JEAN-RENÉ HISSARD
Peintures pour le Peuple
Vernissage le vendredi 5 avril de 18h à 21h30
// 05.04___18.05.2024
BAD PAINTING IS GOOD PAINTING
« Je me définirais par rapport à l’utilisation que je fais de l’art populaire. Si je l’utilise, c’est pour démonter, comme avec une arme de guerre, les pompes de l’art savant. Tout mon travail est en quelque sorte porteur de valeurs négatives, dans le sens des vanités du 17e siècle, dans un bric-à-brac visuel et fané qui symbolise la finitude des images. Mon propos dénonce la vanité de la peinture elle-même, en particulier de celle du 20e siècle (…). J’utilise la référence à l’art populaire de façon constante pour me moquer de la peinture moderne, de l’abstraction surtout qui est pour moi la peinture qui “cache son cul“, qui refuse la vérité du corps.
Je me définirais aussi comme un peintre de vanités. Toutes les toiles que je fais sont des vanités. D’une façon générale, la vanité est intimement liée à la peinture elle-même. Dans une certaine mesure, la peinture est vanité. La peinture est illusion ; c’est un artifice par lequel on dévoile une vérité (…). Donc, ce qui m’intéresse dans la vanité par rapport à la peinture, c’est le démontage de la notion de beauté. C’est-à-dire que la vérité dévoilée par la peinture, c’est l’horreur qu’il y a derrière la beauté. L’effroi, l’horreur, ou ce qu’il y a juste à côté : la notion d’envers du décor, ce qu’il y a sous les apparences.
(…) La peinture, l’art sont des choses risibles. Quand je fais référence à la « grande peinture », je fais des grands formats car, pour moi, qui dit « grande peinture » dit grands formats. Mais je fais cela pour rire, parce que je n’y crois pas ; je n’y crois plus. Là, il y a véritablement une « chute », cette fois presque au sens chrétien, une dérision fondamentale de l’activité elle-même… Être peintre aujourd’hui, c’est la vanité suprême. Être peintre aujourd’hui, c’est humilier la peinture.

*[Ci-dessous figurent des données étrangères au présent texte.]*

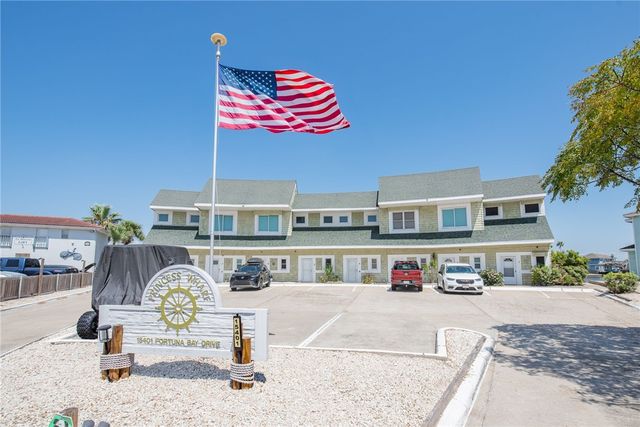15401 FORTUNA BAY Dr 105, Corpus Christi, TX 78418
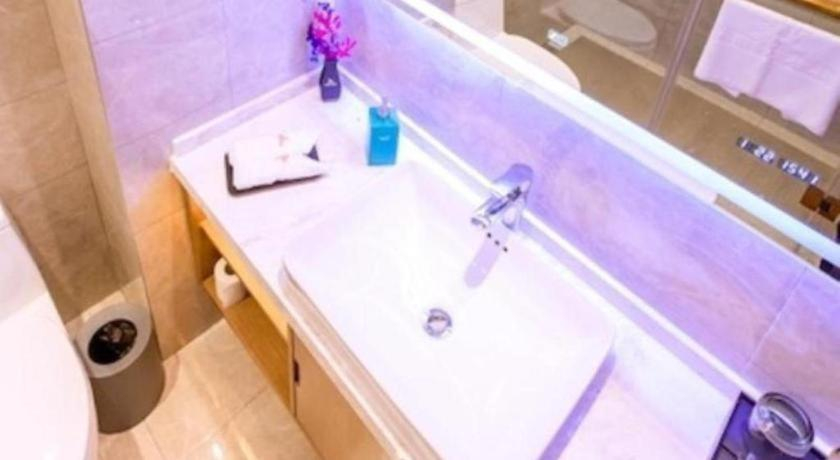 Bathroom 3, GreenTree Eastern Hotel Suqian Sihong Executive Center, Suqian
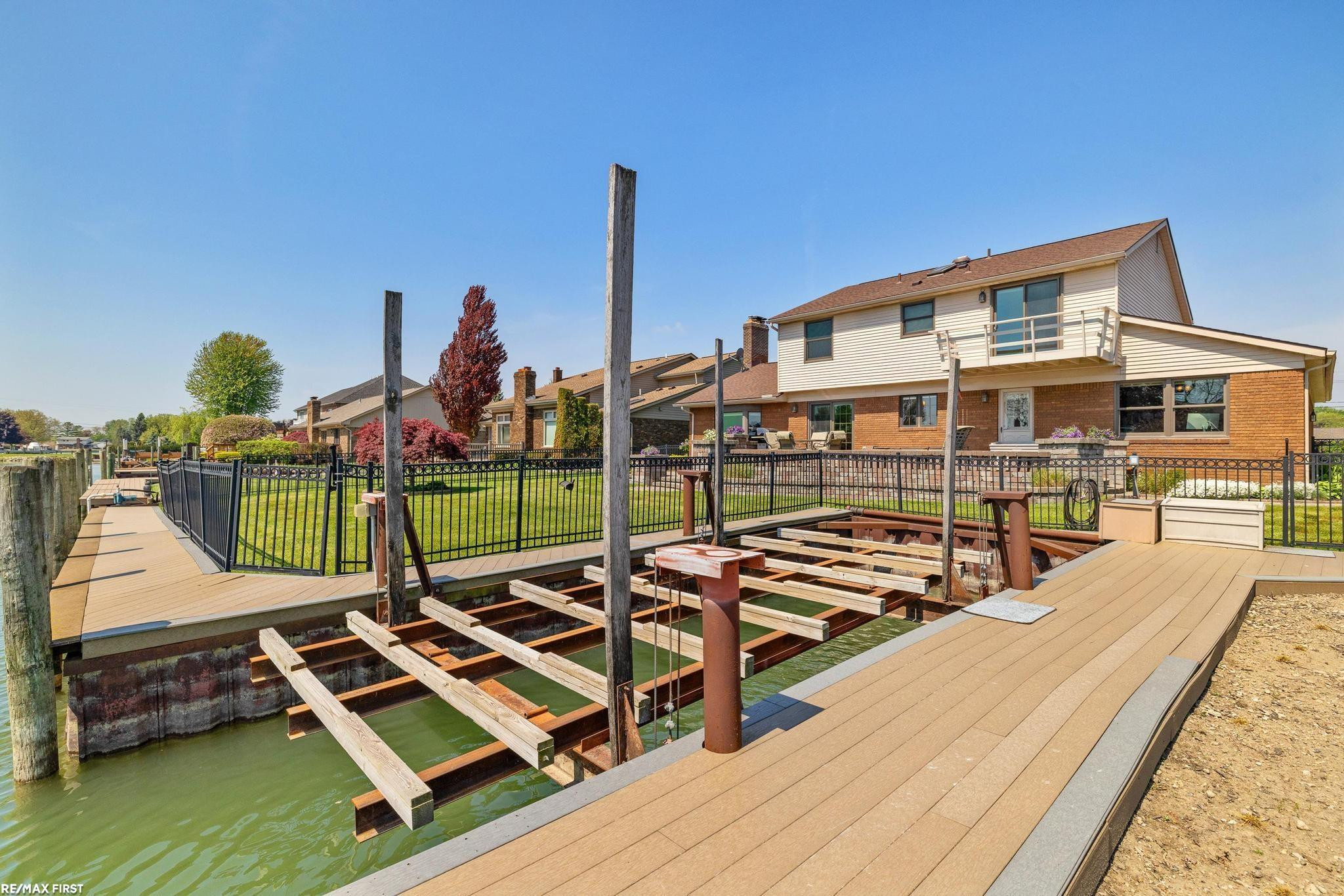 49708 Nautical Drive, Chesterfield, MI 48047 — Photo 52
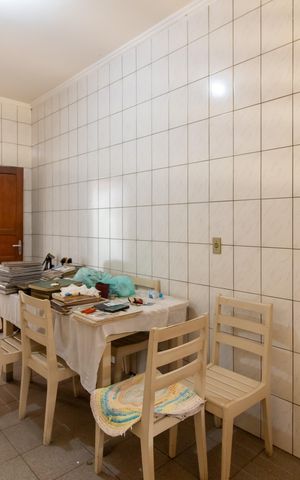 Casa à venda com 376m², 3 quartos e 1 vaga Casa à venda com 376m², 3 quartos e 1 vagaCozinha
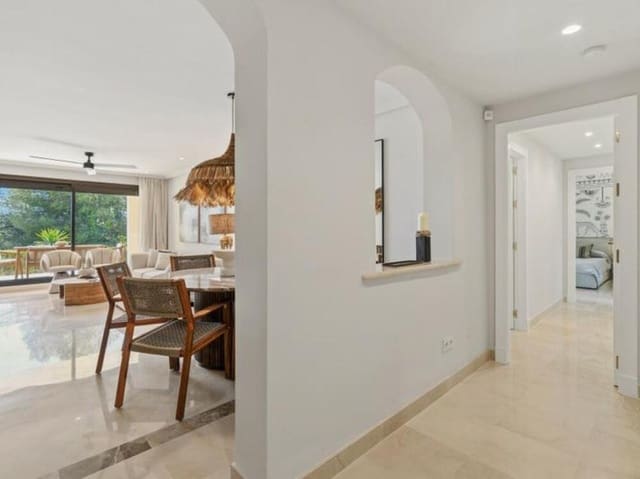 3 soveværelse Lejlighed til salg i Los Arqueros, Benahavís med swimmingpool garage - € 650.000 (Ref: 9700330)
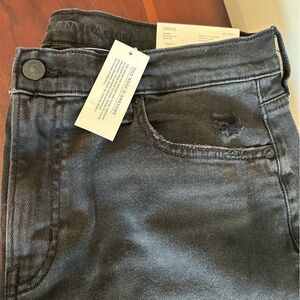 NWT Black Barrel Leg American Eagle Jeans
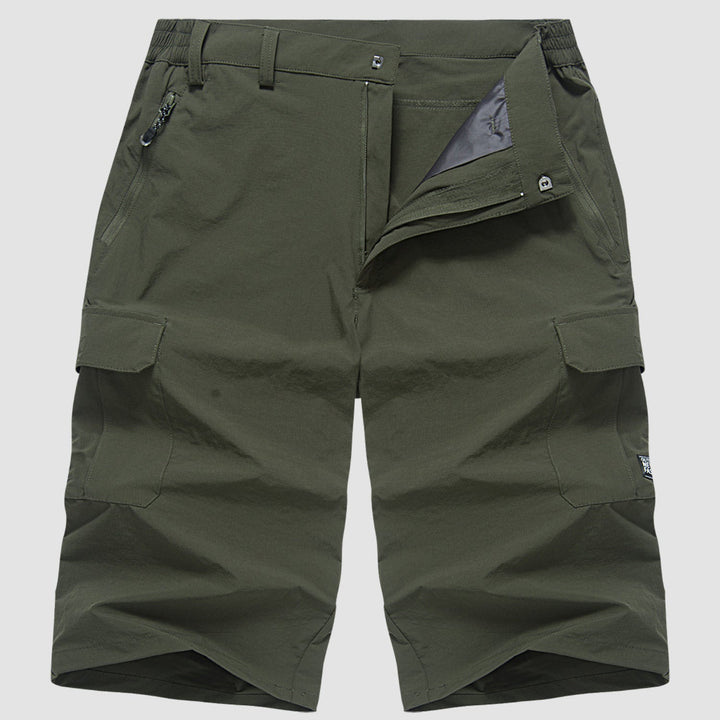 Sportliche Herren Cargo Shorts für aktive Outdoor-Abenteuer, robust & mit vielen Taschen.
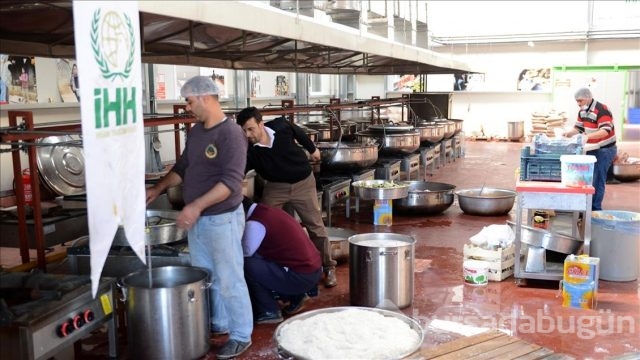 Türkiye'nin yardım eli Suriye'ye uzandı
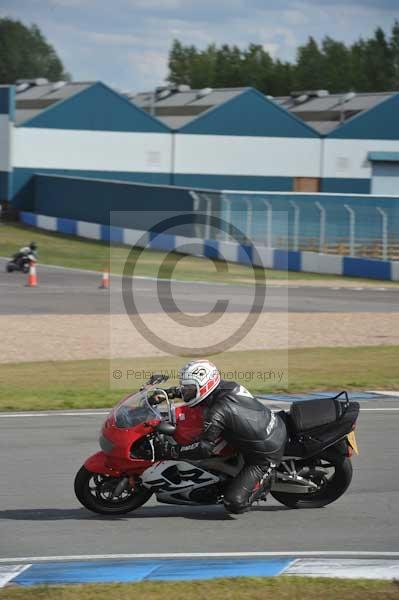 Motorcycle action photographs;donington;donington park leicestershire;donington photographs;event digital images;eventdigitalimages;no limits trackday;peter wileman photography;trackday;trackday digital images;trackday photos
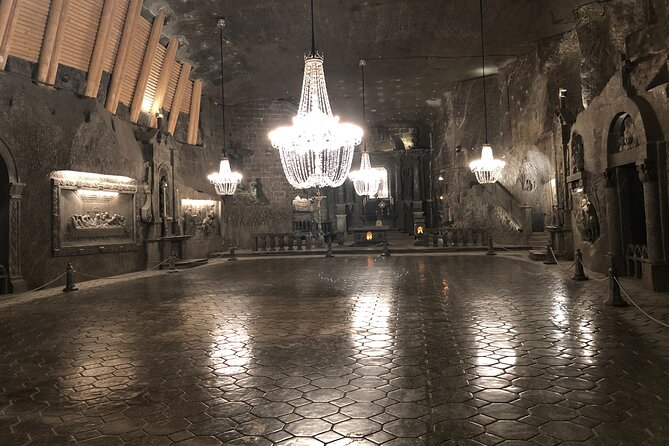 Salt Mine Wieliczka Guided Tour from Kraków with Hotel Pick up - Logistics and Group Size: Comfort and Efficiency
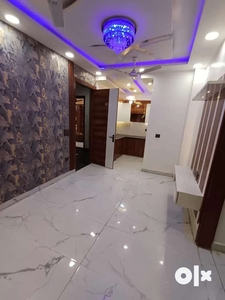 45 gaj mai 1BHK Luxury flats in uttam Nagar only 19 lakh 90% Loan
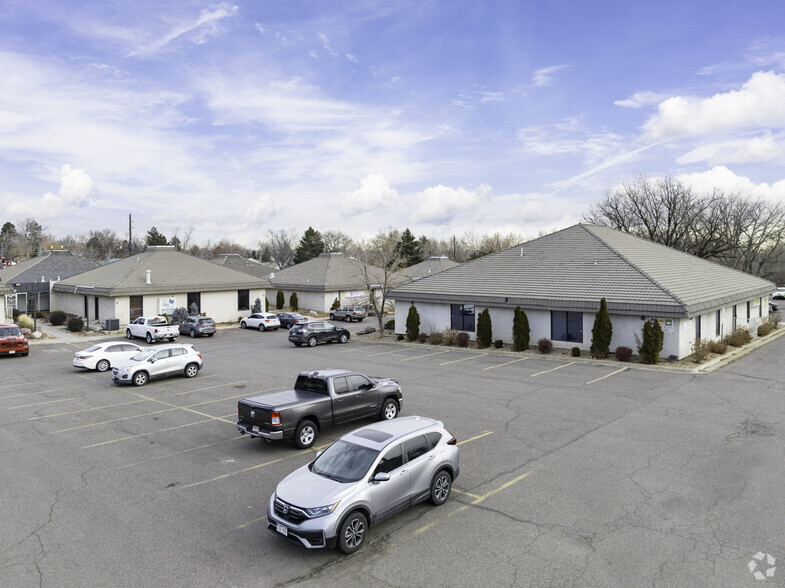 Primary Photo Of 2020 Wadsworth Blvd, Lakewood Medical For Lease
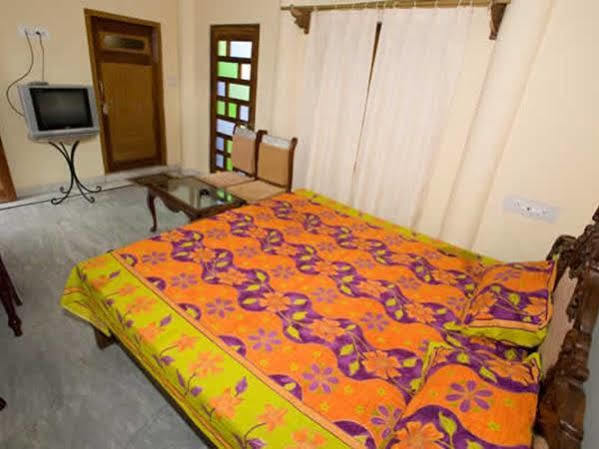 Hotel Aroma Pushkar Zewnętrze zdjęcie
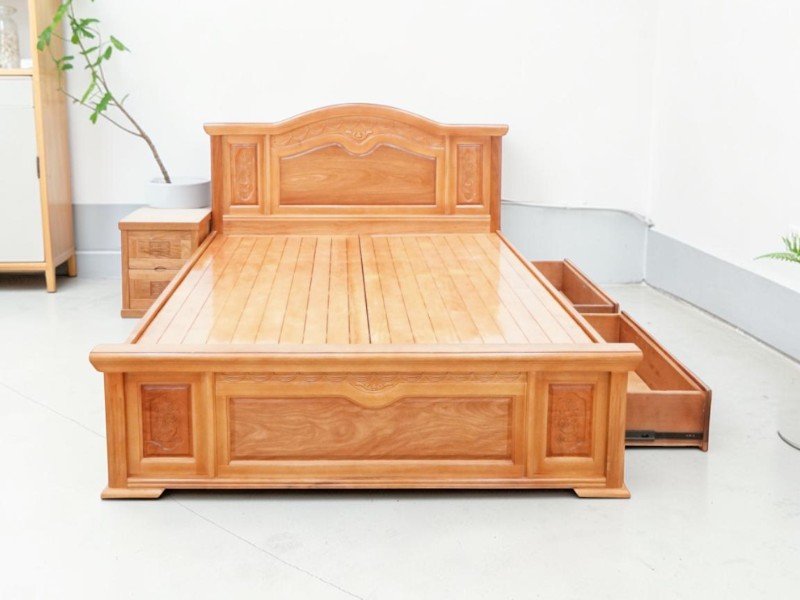 Tại sao nên chọn giường gỗ hạng trung ? Mẫu giường gỗ hạng trung đặt trong phòng ngủ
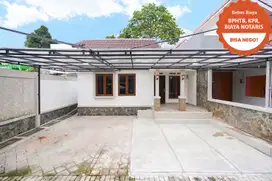 Dijual Rumah Bagus di Srengseng Sawah Jagakarsa, Halaman Luas J-12770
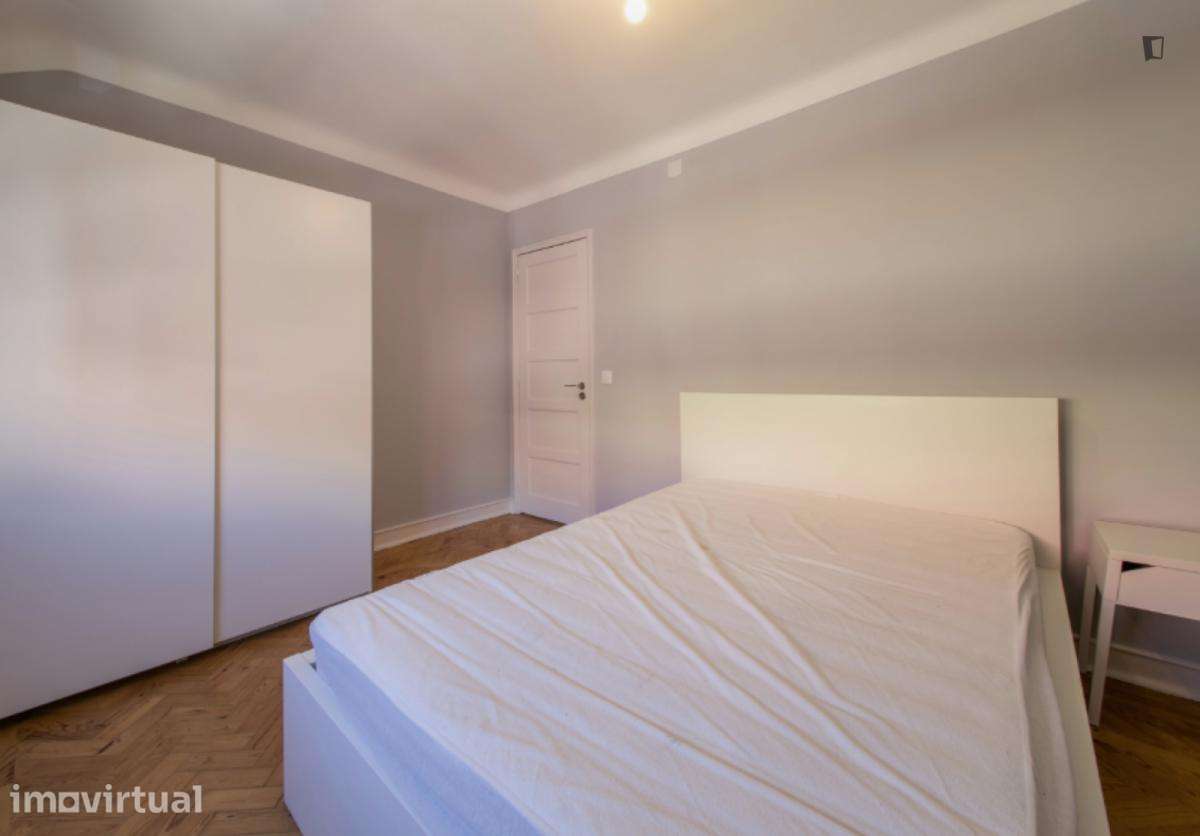 Quarto - localizado em Entrecampos Lisbon - Grande imagem: 2/10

Les peintres qui m’intéressent sont ceux qui maltraitent la peinture dans son corps. »
Jean-René Hissard. Extraits de “Dialogue sur la vanité“ entre André Fougeron et Jean-René Hissard dans Le Journal des Expositions N°18 – Septembre 1994.
Pour Jean-René Hissard
Fabrice Hergott // Directeur du Musée d’Art Moderne de Paris
Hélion rapporte que Mondrian, quand il était question de l’œuvre d’un artiste, disait, à l’opposé des positions intransigeantes qu’il prenait en public, que l’art est toujours bien. Jean-René Hissard, quoi qu’il fasse, est toujours bien. Toujours ce refus de cette sotte assurance de croire que n’existerait que le bien peint, les grandes idées, les valeurs incontestables et un art qui serait dans les hauteurs. Devant les tableaux, il est bon de ne pas oublier que si l’on veut vraiment respecter l’art, ce ne peut être qu’en le démolissant, qu’en défaisant avec lui ce qu’il contient de certitudes et d’arrogance.
Artiste de l’anti-art, c’est-à-dire de l’art de demain, Jean-René Hissard nous signale tout ce que l’on ne veut pas savoir. Le grand art n’existe pas, les chromos sont des vérités, les riches haïssent pauvres, les êtres et les choses se tiennent sur la tête, l’humain est antihumain. Il y a vingt ans, je trouvais qu’il allait sans doute un peu loin, mais je comprenais et admirais ce qu’il pouvait y avoir de protestation dans son œuvre : une sorte de dadaïsme existentiel qui l’amenait à détruire joyeusement l’art de son temps comme si le monde n’était qu’un gigantesque Guignol’s band. Un Céline redoublé du Kokoschka nauséeux antifasciste des années quarante. Aujourd’hui, il me semble presque évident que sa peinture est l’une des plus objectives qui existe tous pays confondus. Il peint les choses et les êtres comme ils sont, montre le serpent dans l’œuf et déjà hors de l’œuf.
Habité par l’élégance de ne pas mentir, il peint pour ce qu’il appelle « le peuple », c’est-à-dire les pauvres qui aujourd’hui sont tout et pour lesquels tout est mensonge. C’est bien sûr immensément courageux même si Jean-René Hissard ne peut pas faire autrement. Mais cette fatalité ne fait qu’ajouter de la force à sa force, rendre encore plus évident que chez lui tout est bien.